(Stored entries)
........
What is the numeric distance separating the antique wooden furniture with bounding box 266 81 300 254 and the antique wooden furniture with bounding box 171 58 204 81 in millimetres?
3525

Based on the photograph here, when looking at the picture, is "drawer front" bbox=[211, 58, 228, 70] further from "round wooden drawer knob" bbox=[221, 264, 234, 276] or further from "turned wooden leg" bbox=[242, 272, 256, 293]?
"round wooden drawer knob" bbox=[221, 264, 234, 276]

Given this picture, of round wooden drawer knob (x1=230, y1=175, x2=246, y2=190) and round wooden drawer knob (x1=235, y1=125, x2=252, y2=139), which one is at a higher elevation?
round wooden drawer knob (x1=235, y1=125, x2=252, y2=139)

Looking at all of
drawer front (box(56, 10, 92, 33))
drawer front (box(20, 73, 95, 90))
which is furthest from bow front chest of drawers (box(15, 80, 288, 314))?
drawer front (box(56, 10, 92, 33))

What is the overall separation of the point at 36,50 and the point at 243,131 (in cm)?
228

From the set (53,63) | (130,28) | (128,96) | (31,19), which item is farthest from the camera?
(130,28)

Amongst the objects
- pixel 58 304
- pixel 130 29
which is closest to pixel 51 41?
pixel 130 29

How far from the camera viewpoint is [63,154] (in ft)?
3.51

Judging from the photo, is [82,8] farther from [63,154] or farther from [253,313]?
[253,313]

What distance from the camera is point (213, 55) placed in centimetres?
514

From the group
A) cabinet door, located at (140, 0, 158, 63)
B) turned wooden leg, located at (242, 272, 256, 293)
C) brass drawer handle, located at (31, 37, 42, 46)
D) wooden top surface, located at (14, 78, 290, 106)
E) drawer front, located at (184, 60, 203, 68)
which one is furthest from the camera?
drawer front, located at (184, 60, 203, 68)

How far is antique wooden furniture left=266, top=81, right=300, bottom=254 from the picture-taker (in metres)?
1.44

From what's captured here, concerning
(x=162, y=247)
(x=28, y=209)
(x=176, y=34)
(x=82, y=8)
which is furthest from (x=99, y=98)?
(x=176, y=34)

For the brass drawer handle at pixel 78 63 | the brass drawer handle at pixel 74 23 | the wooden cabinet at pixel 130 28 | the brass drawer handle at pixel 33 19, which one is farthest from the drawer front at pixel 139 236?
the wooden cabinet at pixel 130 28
........
*PROMPT:* Retype all of the records above line for line, without changing any character.

*EXERCISE SOLUTION:*
What is the numeric distance separating the antique wooden furniture with bounding box 266 81 300 254 and the antique wooden furniture with bounding box 171 58 204 81 in millimetres?
3525

Based on the photograph here, when looking at the picture, is "drawer front" bbox=[211, 58, 228, 70] further from "round wooden drawer knob" bbox=[221, 264, 234, 276] or further from "turned wooden leg" bbox=[242, 272, 256, 293]?
"round wooden drawer knob" bbox=[221, 264, 234, 276]

Given this picture, of round wooden drawer knob (x1=230, y1=175, x2=246, y2=190) and round wooden drawer knob (x1=235, y1=125, x2=252, y2=139), which one is at a higher elevation?
round wooden drawer knob (x1=235, y1=125, x2=252, y2=139)

Looking at all of
drawer front (box(56, 10, 92, 33))
drawer front (box(20, 73, 95, 90))
which is furthest from bow front chest of drawers (box(15, 80, 288, 314))?
drawer front (box(56, 10, 92, 33))

What is the overall separation of the point at 36,50 and the point at 243,131 (in cm)?
228

From the set (53,63) | (130,28) | (128,96) | (31,19), which item is farthest from the camera?
(130,28)

Amongst the objects
- pixel 58 304
- pixel 130 29
which is closest to pixel 51 41?
pixel 130 29

How far from the camera viewpoint is [63,154] (in ft)?
3.51

Judging from the photo, is [82,8] farther from [63,154] or farther from [253,313]?
[253,313]

What distance from the camera is point (213, 55) placed in centimetres?
514

From the group
A) cabinet door, located at (140, 0, 158, 63)
B) turned wooden leg, located at (242, 272, 256, 293)
C) brass drawer handle, located at (31, 37, 42, 46)
D) wooden top surface, located at (14, 78, 290, 106)
E) drawer front, located at (184, 60, 203, 68)
which one is furthest from the camera?
drawer front, located at (184, 60, 203, 68)

How far is antique wooden furniture left=266, top=81, right=300, bottom=254 from the picture-taker (in metres)?
1.44

From what's captured here, concerning
(x=162, y=247)
(x=28, y=209)
(x=176, y=34)
(x=82, y=8)
which is furthest from (x=99, y=98)?
(x=176, y=34)

For the brass drawer handle at pixel 78 63 | the brass drawer handle at pixel 74 23 | the wooden cabinet at pixel 130 28 | the brass drawer handle at pixel 33 19, which one is farthest from the drawer front at pixel 139 236?
the wooden cabinet at pixel 130 28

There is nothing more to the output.